* _What the task requires_
Copy out all of the material below, putting "green bush" wherever "green shrub" appears and keeping everything else the same. Leave the pictures out.

* _Supplied records_
· · · · ·

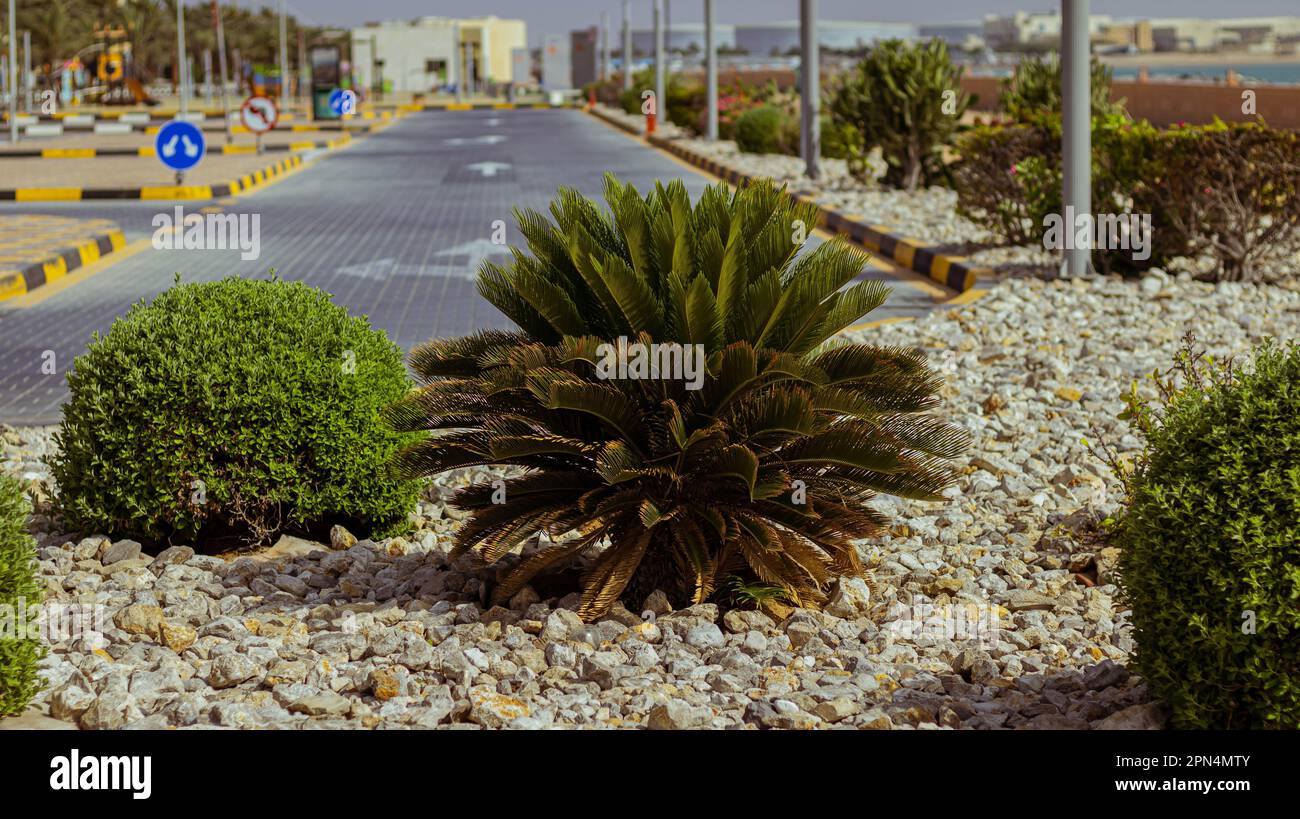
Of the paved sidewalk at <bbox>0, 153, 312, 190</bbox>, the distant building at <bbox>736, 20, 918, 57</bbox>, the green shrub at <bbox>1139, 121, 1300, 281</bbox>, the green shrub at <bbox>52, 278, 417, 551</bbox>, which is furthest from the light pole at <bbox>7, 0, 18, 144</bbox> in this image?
the distant building at <bbox>736, 20, 918, 57</bbox>

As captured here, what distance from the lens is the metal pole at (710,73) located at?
107 feet

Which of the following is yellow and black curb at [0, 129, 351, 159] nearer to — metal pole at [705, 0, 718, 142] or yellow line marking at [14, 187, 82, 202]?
metal pole at [705, 0, 718, 142]

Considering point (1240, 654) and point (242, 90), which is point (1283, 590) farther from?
point (242, 90)

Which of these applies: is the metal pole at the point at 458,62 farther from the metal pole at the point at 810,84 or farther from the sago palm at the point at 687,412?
the sago palm at the point at 687,412

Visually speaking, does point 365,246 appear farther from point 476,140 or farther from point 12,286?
point 476,140

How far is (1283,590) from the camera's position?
351cm

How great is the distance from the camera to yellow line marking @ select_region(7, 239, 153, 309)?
40.4 feet

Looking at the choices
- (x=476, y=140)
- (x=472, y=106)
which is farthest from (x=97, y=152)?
(x=472, y=106)

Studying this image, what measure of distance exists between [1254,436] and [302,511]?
3229mm
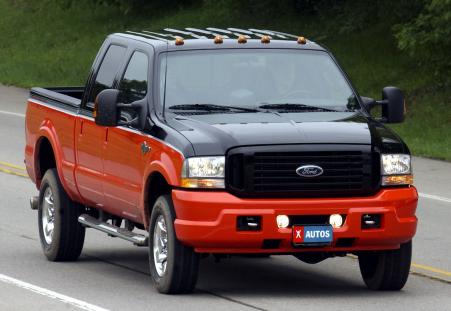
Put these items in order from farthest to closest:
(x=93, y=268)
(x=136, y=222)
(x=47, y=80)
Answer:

· · · · ·

* _Task response_
Of the paved sidewalk at <bbox>0, 153, 312, 190</bbox>, the distant building at <bbox>736, 20, 918, 57</bbox>, the green bush at <bbox>1139, 121, 1300, 281</bbox>, the green bush at <bbox>52, 278, 417, 551</bbox>, which is furthest from the light pole at <bbox>7, 0, 18, 144</bbox> in this image?
the distant building at <bbox>736, 20, 918, 57</bbox>

As captured here, what distance from the lens is the metal pole at (710,73) located at?
107 feet

Which of the following is yellow and black curb at [0, 129, 351, 159] nearer to — metal pole at [705, 0, 718, 142] or yellow line marking at [14, 187, 82, 202]?
metal pole at [705, 0, 718, 142]

Considering point (1240, 654) and point (242, 90), which is point (1283, 590) farther from?
point (242, 90)

Which of these applies: is the metal pole at the point at 458,62 farther from the metal pole at the point at 810,84 or farther from the sago palm at the point at 687,412?
the sago palm at the point at 687,412

Visually speaking, does point 365,246 appear farther from point 476,140 or farther from point 12,286?
point 476,140

How far is (1283,590) from the camera's position?
351cm

How great is the distance from the camera to yellow line marking @ select_region(7, 239, 153, 309)?
40.4 feet

Looking at the choices
- (x=476, y=140)
- (x=472, y=106)
which is farthest from (x=97, y=152)?
(x=472, y=106)

Studying this image, what measure of distance exists between [1254,436] and [302,511]?
3229mm
Put these items in order from farthest to closest:
(x=93, y=268)
(x=136, y=222)
(x=47, y=80)
Answer:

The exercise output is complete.